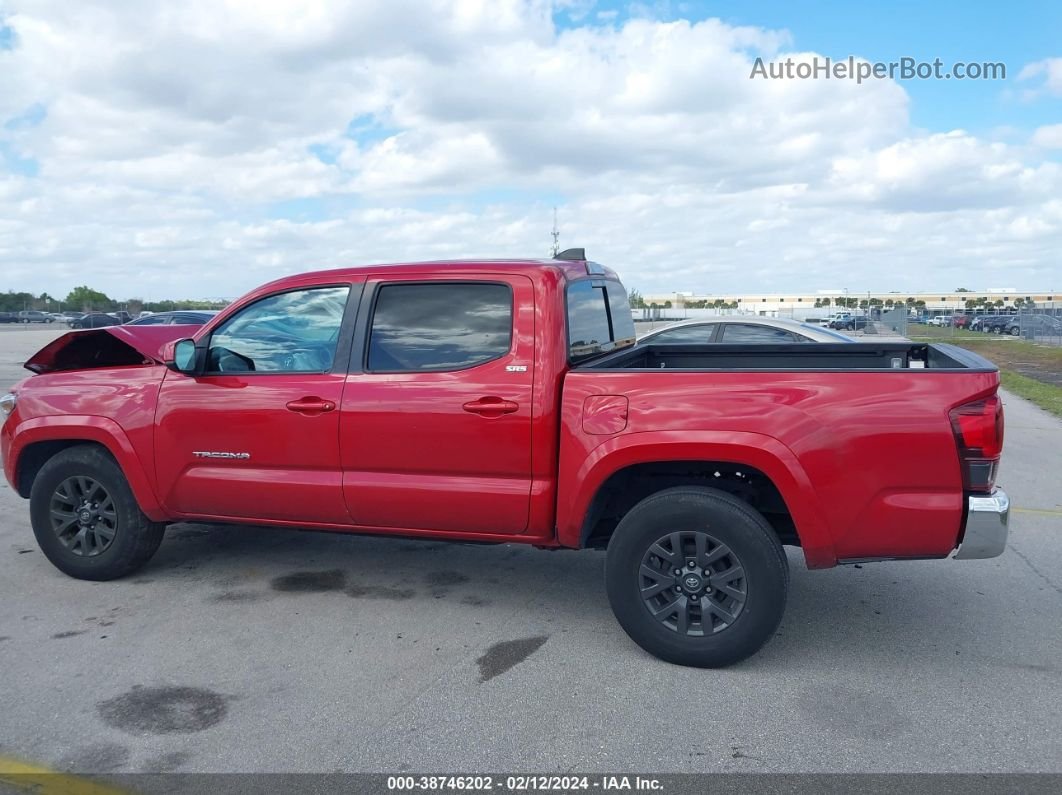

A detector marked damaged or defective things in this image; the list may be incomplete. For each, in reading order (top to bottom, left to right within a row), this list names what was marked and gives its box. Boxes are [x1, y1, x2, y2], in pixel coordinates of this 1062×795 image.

crumpled hood [23, 324, 191, 373]
damaged front end [24, 324, 193, 373]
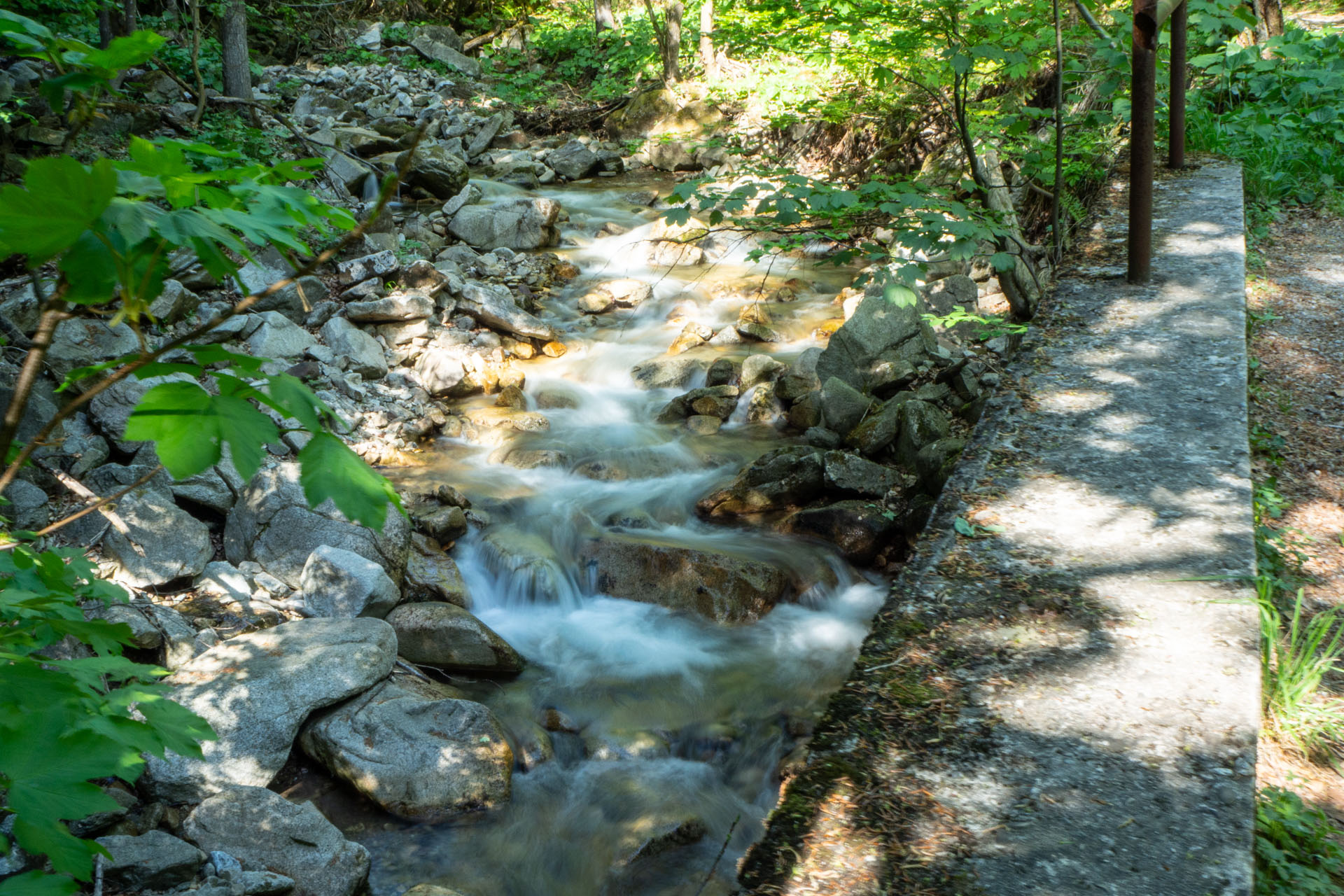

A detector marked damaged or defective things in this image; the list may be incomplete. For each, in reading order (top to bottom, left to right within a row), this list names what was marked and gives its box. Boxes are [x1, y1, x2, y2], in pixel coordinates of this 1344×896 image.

rusty metal post [1128, 0, 1161, 283]
rusty metal post [1166, 0, 1188, 167]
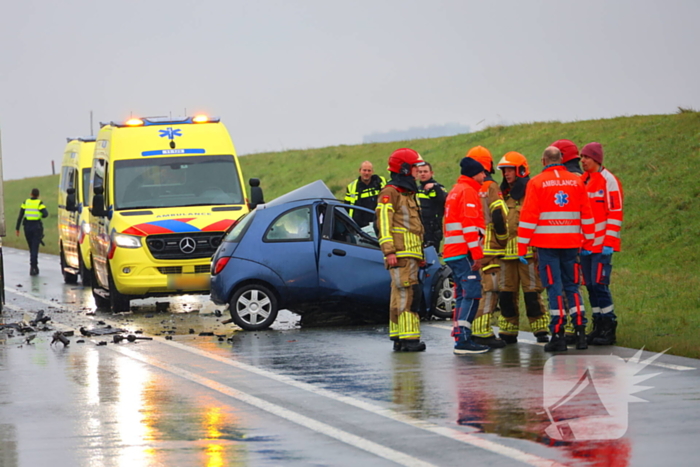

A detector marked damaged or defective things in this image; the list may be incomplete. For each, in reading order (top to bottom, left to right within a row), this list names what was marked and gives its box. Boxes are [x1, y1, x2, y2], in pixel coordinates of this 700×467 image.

blue damaged car [211, 181, 456, 330]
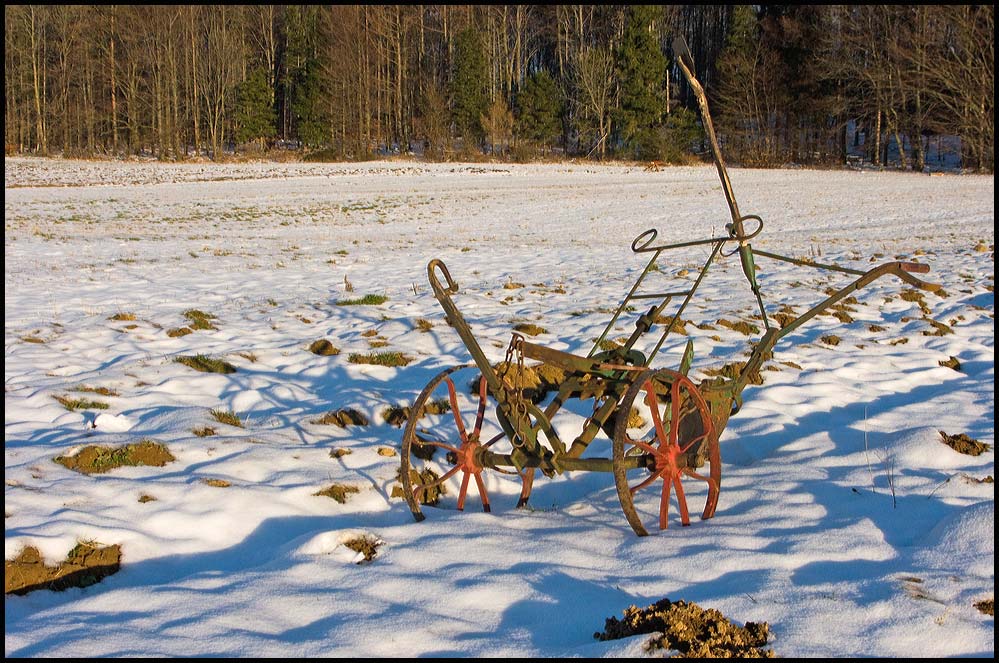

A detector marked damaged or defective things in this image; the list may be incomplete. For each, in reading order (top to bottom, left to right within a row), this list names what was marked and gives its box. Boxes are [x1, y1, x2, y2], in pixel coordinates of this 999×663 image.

rusty metal farm implement [396, 36, 936, 536]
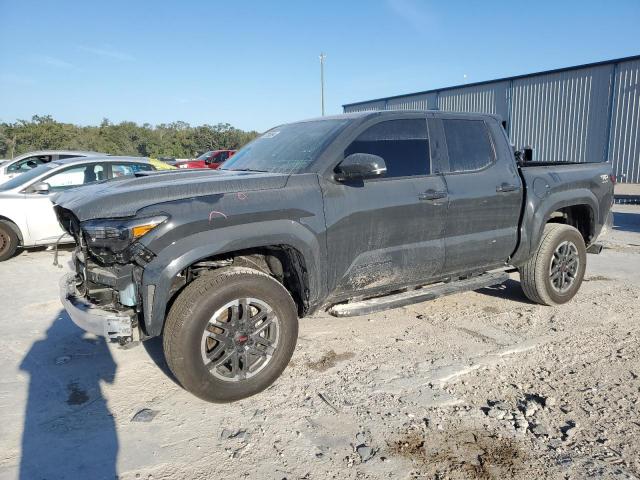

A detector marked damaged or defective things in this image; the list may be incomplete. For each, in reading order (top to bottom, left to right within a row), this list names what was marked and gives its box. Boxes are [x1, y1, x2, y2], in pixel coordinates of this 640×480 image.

damaged front bumper [60, 274, 138, 342]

::::

Goal
Switch "damaged or defective" to "broken or faulty" everywhere in the listing above and give every entry back otherwise unchanged, leaving out the pictures.

Output below
A detector marked broken or faulty things in this image; the list may be incomplete. For each, in reading order (top to bottom, left to right within a row), this list names what was marked and gives its box. Boxes are [x1, y1, x2, y2], in pixel coordinates of this 1062×795 image.

crumpled hood [23, 324, 191, 373]
damaged front end [24, 324, 193, 373]

A detector marked broken or faulty things in this image; the list may be incomplete. For each, in reading order (top to bottom, left to right within a row), this list names what was marked and gives its box. Boxes are [x1, y1, x2, y2], in pixel coordinates of this 1344×896 image.

rusty metal post [1128, 0, 1161, 283]
rusty metal post [1166, 0, 1188, 167]

A detector marked broken or faulty things in this image; the list may be incomplete. For each, in reading order (top to bottom, left to right within a row), this list names what was marked and gives its box. Boxes are [x1, y1, x2, y2], in pixel coordinates of this 700×467 image.

blue damaged car [211, 181, 456, 330]

A detector marked broken or faulty things in this image; the list may be incomplete. For each, in reading order (top to bottom, left to right within a row), this list names what was marked and gives its box. Boxes are [x1, y1, x2, y2], in pixel coordinates of this 999×663 image.

rusty metal farm implement [396, 36, 936, 536]

A detector marked broken or faulty things in this image; the list may be incomplete. For each, in reading order (top to bottom, left to right within a row), this list names what was marked and gives its box. Boxes are [x1, y1, x2, y2], in pixel coordinates of this 640×480 image.

damaged front bumper [60, 274, 138, 342]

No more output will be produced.